Addison is 6 months old and changing rapidly both physically and cognitively. She is starting to sit up on her own, rolling over, switching objects between her hands, interacting with her siblings and laughing.
I welcome each new stage of my children's lives because it is so rewarding to see the growth and progress. But, a large part of me does quietly wish that I could freeze time to more fully savor the sweet experience.
A change that I don't welcome is the aging of my parents. I'm the youngest of 8 children. Sometimes I feel like I got the short end of the stick because I'm the youngest and therefore didn't get to spend as much time with them.
My dad was recently diagnosed with cancer and while this is a bad thing a good thing has come out of it...we talk more now. It's a wake up call. He won't be here forever.
I can see my mom changing. I see it in her face, her hands and in her aches and pains. She recently said, "I'm in the winter of my life, the end."
This makes me cry. I wholeheartedly want to stop this change. I cannot. I am trying to come to terms with it. But, I cannot. Not now.

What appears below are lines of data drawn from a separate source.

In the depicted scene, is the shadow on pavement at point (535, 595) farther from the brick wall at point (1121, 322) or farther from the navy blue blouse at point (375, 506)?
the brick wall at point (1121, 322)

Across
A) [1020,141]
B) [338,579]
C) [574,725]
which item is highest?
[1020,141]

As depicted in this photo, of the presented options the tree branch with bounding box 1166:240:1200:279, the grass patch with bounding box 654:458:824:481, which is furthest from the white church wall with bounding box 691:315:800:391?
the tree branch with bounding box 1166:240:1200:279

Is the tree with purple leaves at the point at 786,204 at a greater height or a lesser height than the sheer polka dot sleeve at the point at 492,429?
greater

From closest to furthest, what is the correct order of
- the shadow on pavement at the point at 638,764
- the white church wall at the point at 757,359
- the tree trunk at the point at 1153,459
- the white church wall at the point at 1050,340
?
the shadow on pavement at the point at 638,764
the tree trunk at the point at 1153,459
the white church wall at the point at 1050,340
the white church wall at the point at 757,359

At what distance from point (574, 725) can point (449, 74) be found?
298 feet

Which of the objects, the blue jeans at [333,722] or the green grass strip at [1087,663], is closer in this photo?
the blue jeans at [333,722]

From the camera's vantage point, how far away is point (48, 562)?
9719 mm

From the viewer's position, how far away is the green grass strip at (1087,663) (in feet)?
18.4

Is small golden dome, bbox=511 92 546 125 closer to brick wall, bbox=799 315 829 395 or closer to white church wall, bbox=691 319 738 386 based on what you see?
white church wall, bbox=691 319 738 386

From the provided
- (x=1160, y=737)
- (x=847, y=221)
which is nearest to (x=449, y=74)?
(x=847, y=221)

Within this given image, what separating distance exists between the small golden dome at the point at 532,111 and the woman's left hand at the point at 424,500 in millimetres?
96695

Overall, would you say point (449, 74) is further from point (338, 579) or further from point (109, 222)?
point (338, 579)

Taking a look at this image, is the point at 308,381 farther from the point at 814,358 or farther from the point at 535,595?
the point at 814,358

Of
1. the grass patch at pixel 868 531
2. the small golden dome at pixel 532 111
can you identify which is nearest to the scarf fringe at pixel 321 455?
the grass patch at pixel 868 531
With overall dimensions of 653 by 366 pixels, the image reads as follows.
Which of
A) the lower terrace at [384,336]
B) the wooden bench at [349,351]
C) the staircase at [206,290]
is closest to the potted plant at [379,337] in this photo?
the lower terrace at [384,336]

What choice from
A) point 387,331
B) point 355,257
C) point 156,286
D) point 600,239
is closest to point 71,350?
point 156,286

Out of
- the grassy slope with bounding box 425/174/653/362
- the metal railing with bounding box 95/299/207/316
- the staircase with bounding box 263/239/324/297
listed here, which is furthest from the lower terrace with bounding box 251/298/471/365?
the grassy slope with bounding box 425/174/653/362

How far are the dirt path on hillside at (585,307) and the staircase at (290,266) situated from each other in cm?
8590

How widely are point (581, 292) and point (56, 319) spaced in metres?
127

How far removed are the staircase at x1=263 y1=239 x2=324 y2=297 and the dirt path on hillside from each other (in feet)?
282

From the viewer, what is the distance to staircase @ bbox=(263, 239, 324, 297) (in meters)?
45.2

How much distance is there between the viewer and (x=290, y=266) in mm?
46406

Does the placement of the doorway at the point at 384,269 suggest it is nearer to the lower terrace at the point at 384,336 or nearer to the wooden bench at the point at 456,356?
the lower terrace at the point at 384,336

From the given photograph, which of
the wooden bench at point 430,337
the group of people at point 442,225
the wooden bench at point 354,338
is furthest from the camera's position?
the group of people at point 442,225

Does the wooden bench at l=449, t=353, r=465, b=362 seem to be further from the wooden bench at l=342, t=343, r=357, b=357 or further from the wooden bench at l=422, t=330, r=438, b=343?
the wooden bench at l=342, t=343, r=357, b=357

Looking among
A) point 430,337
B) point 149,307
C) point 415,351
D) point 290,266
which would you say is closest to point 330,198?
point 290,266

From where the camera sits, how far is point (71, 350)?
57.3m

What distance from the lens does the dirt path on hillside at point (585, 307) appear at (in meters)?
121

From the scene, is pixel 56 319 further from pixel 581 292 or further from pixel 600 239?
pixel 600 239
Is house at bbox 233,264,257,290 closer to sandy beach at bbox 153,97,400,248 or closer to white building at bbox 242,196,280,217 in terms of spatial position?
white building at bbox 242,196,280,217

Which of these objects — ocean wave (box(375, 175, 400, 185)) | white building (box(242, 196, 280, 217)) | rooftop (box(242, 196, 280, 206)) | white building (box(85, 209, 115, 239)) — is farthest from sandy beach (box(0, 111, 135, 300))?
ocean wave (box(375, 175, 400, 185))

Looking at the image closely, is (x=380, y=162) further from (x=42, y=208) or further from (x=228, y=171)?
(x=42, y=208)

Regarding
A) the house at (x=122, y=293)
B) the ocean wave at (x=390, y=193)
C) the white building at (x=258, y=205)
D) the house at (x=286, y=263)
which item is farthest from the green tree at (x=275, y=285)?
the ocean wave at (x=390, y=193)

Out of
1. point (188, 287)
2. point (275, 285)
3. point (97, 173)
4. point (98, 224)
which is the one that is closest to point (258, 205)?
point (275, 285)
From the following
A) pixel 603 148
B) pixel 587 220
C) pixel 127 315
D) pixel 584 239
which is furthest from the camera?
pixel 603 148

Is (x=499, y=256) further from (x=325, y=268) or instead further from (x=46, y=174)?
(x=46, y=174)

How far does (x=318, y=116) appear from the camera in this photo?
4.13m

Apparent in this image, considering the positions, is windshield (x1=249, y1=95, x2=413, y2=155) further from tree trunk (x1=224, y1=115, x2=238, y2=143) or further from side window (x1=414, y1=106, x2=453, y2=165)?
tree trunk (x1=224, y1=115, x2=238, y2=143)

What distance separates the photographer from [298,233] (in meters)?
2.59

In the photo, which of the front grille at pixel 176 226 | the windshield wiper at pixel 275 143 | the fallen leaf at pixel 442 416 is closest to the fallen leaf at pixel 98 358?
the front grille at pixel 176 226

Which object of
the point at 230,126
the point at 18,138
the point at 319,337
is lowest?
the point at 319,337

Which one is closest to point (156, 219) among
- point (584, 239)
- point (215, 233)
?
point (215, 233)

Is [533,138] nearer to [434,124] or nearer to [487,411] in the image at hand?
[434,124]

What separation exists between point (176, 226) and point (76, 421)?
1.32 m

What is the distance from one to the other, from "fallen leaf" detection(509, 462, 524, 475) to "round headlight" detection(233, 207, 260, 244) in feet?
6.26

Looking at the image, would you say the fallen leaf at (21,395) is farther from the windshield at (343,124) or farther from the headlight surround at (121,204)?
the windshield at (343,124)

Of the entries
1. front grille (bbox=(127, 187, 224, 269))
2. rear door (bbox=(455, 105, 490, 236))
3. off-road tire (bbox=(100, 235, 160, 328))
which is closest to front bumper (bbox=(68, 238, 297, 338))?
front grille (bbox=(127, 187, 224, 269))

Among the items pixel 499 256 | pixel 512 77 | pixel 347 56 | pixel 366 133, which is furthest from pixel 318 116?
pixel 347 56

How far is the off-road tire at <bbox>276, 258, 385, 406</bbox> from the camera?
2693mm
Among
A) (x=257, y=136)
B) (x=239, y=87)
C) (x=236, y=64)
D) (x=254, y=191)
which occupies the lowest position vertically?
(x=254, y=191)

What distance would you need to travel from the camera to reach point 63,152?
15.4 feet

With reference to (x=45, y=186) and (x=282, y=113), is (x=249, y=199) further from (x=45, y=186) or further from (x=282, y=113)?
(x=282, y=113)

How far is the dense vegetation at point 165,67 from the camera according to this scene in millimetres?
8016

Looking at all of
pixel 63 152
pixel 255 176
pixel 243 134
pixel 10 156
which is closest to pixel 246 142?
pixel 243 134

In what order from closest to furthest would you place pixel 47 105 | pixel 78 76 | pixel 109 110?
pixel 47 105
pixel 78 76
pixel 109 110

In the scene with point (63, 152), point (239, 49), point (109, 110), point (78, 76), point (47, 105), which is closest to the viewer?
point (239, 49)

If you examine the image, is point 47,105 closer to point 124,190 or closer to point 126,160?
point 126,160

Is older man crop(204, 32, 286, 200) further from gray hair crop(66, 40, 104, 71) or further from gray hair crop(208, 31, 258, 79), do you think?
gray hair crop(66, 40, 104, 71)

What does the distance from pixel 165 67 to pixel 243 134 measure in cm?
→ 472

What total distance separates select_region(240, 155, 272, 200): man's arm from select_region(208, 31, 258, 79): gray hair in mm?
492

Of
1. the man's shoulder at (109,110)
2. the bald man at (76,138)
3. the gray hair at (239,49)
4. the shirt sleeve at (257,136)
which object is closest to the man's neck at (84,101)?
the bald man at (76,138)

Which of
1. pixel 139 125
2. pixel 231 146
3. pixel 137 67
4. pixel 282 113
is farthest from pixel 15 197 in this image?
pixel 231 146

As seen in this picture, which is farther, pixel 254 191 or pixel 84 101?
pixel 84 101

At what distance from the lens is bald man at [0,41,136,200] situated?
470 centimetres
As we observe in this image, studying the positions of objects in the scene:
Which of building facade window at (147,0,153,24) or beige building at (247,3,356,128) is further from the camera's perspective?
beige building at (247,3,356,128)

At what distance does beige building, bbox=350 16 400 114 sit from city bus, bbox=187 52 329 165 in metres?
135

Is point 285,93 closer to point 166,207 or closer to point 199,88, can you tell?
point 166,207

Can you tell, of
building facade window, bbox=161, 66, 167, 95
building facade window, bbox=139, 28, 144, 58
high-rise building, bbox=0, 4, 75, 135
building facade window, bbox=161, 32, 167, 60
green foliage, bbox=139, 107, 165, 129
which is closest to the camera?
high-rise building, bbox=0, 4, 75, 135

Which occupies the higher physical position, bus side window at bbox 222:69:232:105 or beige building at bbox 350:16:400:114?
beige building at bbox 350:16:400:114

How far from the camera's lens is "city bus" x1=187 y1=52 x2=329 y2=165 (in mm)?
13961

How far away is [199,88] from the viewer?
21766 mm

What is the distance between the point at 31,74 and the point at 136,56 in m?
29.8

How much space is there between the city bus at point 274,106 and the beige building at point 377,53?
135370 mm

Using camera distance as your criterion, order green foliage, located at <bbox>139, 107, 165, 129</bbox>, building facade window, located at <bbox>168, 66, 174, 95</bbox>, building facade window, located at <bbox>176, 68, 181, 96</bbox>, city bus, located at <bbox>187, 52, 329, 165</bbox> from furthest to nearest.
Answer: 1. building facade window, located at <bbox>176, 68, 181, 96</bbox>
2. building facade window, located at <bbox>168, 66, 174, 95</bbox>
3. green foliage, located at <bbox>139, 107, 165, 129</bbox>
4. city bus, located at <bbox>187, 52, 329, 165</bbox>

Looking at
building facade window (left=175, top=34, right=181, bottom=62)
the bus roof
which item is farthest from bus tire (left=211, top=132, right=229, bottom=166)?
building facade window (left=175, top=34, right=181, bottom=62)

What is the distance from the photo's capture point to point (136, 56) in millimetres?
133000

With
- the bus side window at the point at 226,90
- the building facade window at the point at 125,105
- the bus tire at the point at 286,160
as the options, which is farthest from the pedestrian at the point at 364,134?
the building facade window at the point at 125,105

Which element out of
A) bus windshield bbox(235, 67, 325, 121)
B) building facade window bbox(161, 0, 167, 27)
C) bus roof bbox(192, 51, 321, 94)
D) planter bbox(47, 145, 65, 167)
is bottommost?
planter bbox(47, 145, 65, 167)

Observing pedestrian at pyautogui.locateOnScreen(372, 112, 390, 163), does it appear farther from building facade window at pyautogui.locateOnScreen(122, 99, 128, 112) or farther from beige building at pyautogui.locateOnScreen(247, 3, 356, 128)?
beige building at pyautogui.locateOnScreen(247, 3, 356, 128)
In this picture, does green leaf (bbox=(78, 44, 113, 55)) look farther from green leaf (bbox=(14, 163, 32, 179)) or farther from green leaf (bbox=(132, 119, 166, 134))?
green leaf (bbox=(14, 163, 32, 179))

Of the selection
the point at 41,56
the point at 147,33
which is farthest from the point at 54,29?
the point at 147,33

My mom read this excerpt from the book, The God Academy to me today. I thought it fit perfectly into this post.
"Allow every event and each new circumstance to wash over you, to come and go as softly as a butterfly resting on the back of your hand. As you walk across life’s bridges, try to resist inspecting every piece of rope, the integrity of every knot, and judging every step you take. Make a daily practice of trusting the events unfolding before you, and their proper place in the universe of your experience. The bridges of life are not composed of bamboo, or knotted ropes, or steel or anything else susceptible to the corrosive powers of time. We are suspended by a robust latticework of trust and faith interwoven. Enjoy the view, knowing fully that the bridge will hold you."
This post is part of a collaboration and blog circle of fellow photographers called 'sisterhood stories'. Each week we will share a part of our lives as they are in that moment. I am looking forward to this circle of sisters that I am a part of...it is a good change. One I need right now. I hope to cultivate friendships and to learn from these amazing women. I also hope to learn more about myself as I change, evolve and grow.
What changes to you look forward to and which ones do you not?